[Corpora-List] SUMMARY: sentence boundary detectors

From: Armin Schmidt (armin.sch@gmail.com)
Date: Fri Mar 02 2007 - 22:40:43 MET

  • Next message: Marcello Federico: "[Corpora-List] INTERNATIONAL WORKSHOP ON SPOKEN LANGUAGE TRANSLATION"

    Dear all,

    thank you for all the helpful responses. I was preparing several
    parallel corpora for a machine translation task between the languages
    German, Russian, English, and Spanish. In order to achieve good results
    from sentence alignment, I was looking for a sentence splitter that
    would perform equally well on all the data sets and, if at all, make the
    same or similar errors for all the languages.
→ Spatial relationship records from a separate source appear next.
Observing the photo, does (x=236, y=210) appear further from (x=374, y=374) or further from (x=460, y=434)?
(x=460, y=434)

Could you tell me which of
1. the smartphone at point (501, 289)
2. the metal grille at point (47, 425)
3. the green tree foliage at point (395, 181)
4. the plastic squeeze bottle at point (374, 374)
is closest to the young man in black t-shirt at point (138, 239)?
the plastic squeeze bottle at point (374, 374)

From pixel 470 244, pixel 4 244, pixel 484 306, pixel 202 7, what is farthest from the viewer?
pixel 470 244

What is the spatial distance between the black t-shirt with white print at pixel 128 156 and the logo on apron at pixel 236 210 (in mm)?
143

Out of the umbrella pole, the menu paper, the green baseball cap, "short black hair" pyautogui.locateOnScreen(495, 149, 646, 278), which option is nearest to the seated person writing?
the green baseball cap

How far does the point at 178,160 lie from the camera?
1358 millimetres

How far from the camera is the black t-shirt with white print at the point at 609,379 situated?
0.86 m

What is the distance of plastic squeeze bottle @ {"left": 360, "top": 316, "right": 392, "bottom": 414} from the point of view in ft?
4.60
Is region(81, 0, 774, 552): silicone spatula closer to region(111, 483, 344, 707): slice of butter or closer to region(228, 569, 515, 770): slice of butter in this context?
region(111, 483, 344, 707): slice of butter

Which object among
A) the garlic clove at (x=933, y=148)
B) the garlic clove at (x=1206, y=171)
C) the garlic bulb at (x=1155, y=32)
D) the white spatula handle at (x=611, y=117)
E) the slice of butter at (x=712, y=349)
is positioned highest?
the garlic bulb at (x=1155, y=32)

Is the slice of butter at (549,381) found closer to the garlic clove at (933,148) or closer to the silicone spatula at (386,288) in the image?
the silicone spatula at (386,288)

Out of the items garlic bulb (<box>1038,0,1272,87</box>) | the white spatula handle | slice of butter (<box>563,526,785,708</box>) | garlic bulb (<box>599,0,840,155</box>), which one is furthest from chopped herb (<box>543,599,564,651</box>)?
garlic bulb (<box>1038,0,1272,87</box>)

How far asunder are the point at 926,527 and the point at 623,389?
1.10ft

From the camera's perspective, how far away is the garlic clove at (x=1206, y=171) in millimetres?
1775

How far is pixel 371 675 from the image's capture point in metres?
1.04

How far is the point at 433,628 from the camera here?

Also, I didn't have any
    lists of abbreviations.

    A particularly nice response I received from Jan Strunk who kindly
    provided a preliminary implementation of his system 'Punkt'
    (http://www.linguistics.ruhr-uni-bochum.de/~strunk/ks2005FINAL.pdf).
    'Punkt' learns abbreviations and sentence boundaries in a
    language-independent, unsupervised manner.

    Links to similar tools for one or several languages were of great help,
    too. They are:

    Russian:
    http://aot.ru/download/graphan.tar.gz (source in C++, dll is included in
    http://aot.ru/download/shortrml.zip).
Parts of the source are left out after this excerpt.